§ **PROMPT A**: Output the excerpt on the app's back-end verbatim, everything from "Official Bottle tutorial" down to "in the background.".
§ **PROMPT B**:
Answer these questions about the excerpt on the app's back-end:
(i) Which Python web framework is all the back-end code written in?
(ii) What are the names of the two database tables?
(iii) About how many seconds does the model take to run?
§ **PROMPT C**: Resume the excerpt on the app's back-end after its final sentence and continue it in the same style.

§ **EXCERPTED PASSAGE**:
>> Begin

I uploaded the HTML, CSS, and JS code for the start page of my app via the NameCheap CPanel. This made www.zareenfarooqui.com/w2v an active site. However, any form submission at this point would give an error since the back-end code was not deployed yet.

Back-end Stack

The back-end (or server-side) of a website is where the code running a web application lives. The back-end handles any calculations, database manipulations, and functionality needed for the application to work as intended. This code runs on a server, which is simply a powerful computer that hosts programs.

Web Framework

All the back-end code is written in Python using the Bottle micro web-framework. I chose Bottle over Flask or Django because it is designed to be easy and has no dependencies other than the standard Python library. I like Bottle’s single-file approach because it’s much easier than maintaining many files. Bottle lets me query a SQL database and then send the end user those SQL results in an output template. If the user submits a word which is not in the HP series, the user gets served an error template which allows the user to enter another word. Bottle uses routing functions to serve webpages to end users. Here is the basic “Hello World” example I started with:

If you have Bottle installed, you can run this script and visit http://localhost:8080/hello and see a webpage which returns “Hello World!”.

I used the Bottle tutorials below:

Official Bottle tutorial (40% completed): http://bottlepy.org/docs/dev/tutorial.html
Justin Ellingwood’s tutorial (100% completed) : https://www.digitalocean.com/community/tutorials/how-to-use-the-bottle-micro-framework-to-develop-python-web-apps

I use the Bottle daemon package to auto-run my script 24/7 in the background.

Database Schema

SQLite3 is my database engine. I have two tables: user_words and saved_words.

My Bottle application captures the word from the front-end and then appends it to user_words table, along with the timestamp (GMT time zone) and user IP address.

Remember how I explained earlier that the w2v model takes a few seconds to run and this wasn’t a good design? Initially, I only had the user_words table and ran the model for each submitted word. The model takes about 3–4 seconds to run. In the development phrase of this project, I was the only user so there was no strain on my server. In production, there may be many concurrent users and I was worried this may crash my site or cause slow downs so I had to come up with another technique. One option was to run the model for every word in the corpus and save the results in a table, but this would have taken over 14 hours and wasn’t an efficient approach.

Instead, I created a new table which automatically optimizes for the most popular words:

The saved_words table has two columns: word and data. Initially, this table is completely empty. When a user submits a word, I check if that exact word exists in the word column of the saved_words table. If not, my w2v model runs the submitted word and a new row is appended to this table. The word column receives the submitted word as a string and the data column receives the pickled results of 7 similar words from the w2v model. However, if the submitted word did already exist, I unpickle the results and serve them directly from the database. Now, when another user submits that same word, the application runs significantly faster since it is not running the model.

>> End

Data items:
>> Begin

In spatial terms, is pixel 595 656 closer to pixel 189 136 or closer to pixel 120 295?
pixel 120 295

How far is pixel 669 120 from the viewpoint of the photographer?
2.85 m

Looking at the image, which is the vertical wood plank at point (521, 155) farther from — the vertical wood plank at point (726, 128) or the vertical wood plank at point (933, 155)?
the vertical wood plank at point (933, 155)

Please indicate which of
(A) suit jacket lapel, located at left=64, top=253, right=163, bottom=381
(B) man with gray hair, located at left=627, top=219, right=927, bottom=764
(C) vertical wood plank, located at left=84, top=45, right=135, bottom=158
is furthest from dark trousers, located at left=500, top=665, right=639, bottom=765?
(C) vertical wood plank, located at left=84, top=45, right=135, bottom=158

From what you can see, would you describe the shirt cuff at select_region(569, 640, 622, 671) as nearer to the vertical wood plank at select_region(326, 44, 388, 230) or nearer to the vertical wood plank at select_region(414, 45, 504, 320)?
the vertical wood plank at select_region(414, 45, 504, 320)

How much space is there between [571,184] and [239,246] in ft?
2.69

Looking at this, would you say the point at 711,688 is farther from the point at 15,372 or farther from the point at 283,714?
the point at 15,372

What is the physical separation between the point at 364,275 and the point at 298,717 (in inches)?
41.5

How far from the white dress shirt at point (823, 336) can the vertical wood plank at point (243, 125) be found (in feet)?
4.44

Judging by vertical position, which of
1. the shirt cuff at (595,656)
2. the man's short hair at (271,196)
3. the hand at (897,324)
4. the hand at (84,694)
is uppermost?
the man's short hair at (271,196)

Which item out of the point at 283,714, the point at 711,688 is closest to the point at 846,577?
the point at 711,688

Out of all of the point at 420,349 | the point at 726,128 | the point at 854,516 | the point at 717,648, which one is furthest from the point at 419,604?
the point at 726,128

>> End
>> Begin

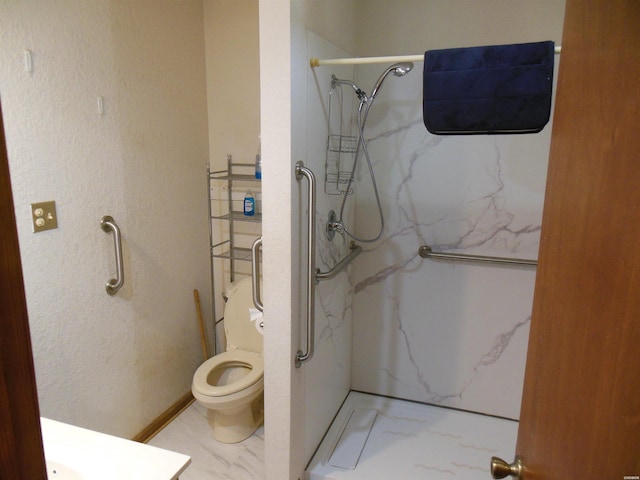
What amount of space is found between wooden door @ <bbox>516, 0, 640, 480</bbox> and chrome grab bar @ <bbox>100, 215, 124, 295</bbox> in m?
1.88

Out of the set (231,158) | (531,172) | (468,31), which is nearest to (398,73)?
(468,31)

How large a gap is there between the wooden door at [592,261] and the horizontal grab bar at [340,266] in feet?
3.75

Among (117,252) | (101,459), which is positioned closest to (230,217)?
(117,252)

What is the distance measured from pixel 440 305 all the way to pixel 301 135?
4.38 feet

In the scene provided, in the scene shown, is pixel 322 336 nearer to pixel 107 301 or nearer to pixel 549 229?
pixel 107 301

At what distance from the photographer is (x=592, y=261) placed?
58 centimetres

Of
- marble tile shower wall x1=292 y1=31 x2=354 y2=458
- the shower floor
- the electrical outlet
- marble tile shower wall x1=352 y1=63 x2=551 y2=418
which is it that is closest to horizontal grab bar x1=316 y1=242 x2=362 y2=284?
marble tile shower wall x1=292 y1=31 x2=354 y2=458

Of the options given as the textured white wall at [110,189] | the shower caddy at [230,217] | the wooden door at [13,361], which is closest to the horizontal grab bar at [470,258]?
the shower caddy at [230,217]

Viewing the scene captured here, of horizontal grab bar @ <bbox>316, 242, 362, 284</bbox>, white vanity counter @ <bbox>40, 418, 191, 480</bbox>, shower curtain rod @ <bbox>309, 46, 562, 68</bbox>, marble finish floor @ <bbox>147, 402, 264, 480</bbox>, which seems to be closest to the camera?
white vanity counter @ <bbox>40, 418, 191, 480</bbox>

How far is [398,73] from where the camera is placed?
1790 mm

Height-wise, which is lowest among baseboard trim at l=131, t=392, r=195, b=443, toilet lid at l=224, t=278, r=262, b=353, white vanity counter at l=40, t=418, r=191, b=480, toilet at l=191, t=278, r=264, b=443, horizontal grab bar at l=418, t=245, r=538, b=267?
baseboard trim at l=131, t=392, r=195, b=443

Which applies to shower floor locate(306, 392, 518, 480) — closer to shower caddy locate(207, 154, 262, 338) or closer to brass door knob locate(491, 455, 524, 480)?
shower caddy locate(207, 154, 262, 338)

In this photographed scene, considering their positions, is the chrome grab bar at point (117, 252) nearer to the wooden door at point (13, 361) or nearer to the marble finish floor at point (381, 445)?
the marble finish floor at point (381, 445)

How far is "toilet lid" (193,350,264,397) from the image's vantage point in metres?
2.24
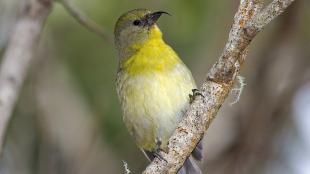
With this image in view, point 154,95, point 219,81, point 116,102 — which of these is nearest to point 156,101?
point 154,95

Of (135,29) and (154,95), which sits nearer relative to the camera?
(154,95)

>> End
>> Begin

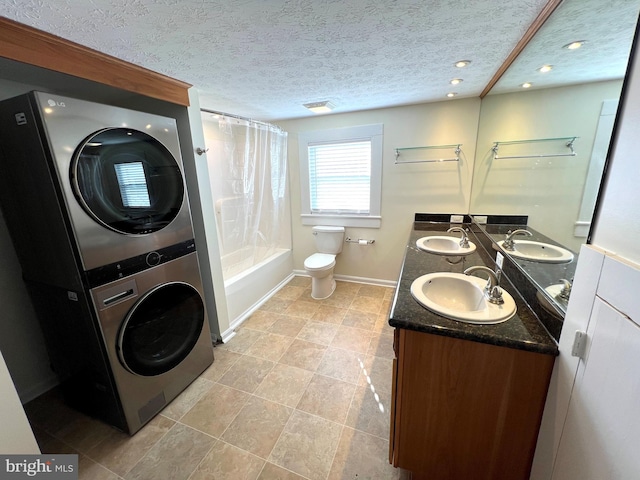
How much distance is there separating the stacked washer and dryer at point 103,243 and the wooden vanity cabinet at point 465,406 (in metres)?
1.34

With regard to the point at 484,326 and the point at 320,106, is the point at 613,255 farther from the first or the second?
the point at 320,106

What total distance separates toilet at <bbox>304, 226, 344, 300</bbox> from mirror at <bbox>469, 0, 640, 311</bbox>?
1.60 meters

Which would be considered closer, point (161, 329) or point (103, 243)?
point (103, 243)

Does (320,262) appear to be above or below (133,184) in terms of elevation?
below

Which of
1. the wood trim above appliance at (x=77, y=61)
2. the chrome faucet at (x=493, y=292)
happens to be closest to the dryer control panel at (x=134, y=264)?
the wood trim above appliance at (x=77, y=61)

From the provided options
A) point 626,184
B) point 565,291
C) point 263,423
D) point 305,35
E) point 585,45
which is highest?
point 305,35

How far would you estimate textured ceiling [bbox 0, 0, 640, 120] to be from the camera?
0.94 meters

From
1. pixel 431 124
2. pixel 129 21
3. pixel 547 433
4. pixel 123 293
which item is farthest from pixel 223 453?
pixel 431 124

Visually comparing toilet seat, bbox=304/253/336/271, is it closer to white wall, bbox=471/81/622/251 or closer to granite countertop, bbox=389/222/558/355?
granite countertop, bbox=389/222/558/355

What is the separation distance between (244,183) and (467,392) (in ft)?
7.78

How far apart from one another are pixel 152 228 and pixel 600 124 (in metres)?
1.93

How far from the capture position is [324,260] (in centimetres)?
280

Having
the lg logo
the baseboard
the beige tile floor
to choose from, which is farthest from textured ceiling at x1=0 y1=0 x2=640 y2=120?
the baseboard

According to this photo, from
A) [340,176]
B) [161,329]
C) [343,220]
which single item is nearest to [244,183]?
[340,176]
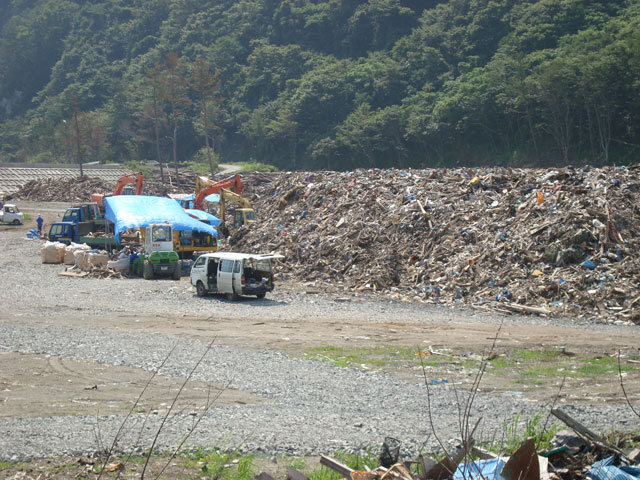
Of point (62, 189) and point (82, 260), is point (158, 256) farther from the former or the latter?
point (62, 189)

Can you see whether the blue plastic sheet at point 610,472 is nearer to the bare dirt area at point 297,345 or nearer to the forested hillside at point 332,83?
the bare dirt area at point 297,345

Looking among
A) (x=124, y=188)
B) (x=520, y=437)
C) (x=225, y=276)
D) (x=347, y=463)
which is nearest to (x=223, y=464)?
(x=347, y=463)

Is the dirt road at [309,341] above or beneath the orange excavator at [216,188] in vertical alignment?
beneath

>> End

§ **EXPECTED OUTPUT A**:
Official Bottle tutorial (40% completed): http://bottlepy.org/docs/dev/tutorial.html
Justin Ellingwood’s tutorial (100% completed) : https://www.digitalocean.com/community/tutorials/how-to-use-the-bottle-micro-framework-to-develop-python-web-apps

I use the Bottle daemon package to auto-run my script 24/7 in the background.

§ **EXPECTED OUTPUT B**:
(i) Bottle
(ii) user_words and saved_words
(iii) About 3–4 seconds

§ **EXPECTED OUTPUT C**:
I used the SQLite3 tutorials below:

Shivam Mamgain’s tutorial (100% completed): https://www.sitepoint.com/getting-started-sqlite3-basic-commands/
Python’s official SQLite3 Documentation (50% completed): https://docs.python.org/2/library/sqlite3.html

Gensim Implementation of w2v

To use w2v, I re-purposed my HP Text Analysis code to extract out a bag of sentences, rather than a bag of words for each book. I fed these bags of sentences from the 7 books into the gensim implementation of word2vec. I followed this tutorial to build my model:

Kaggle Word Vector Tutorial (100% complete): https://www.kaggle.com/c/word2vec-nlp-tutorial/details/part-2-word-vectors

Here are the parameters which affect the quality and runtime of gensim models:

Architecture: There are two algorithms to chose from — continuous bag of words (CBOW) or continuous skip-gram (default option), CBOW is the faster of the two and predicts a target word given the neighboring words, continuous skip-gram predicts the neighboring words based on the target word and is typically used for less frequent words. I use the default skip-gram option
Training algorithm: hierarchical softmax (default) or negative sampling, I use the default
Word vector dimensionality: this is the number of features (or words), generally more features mean better models, but longer runtimes. I use 10,000 features.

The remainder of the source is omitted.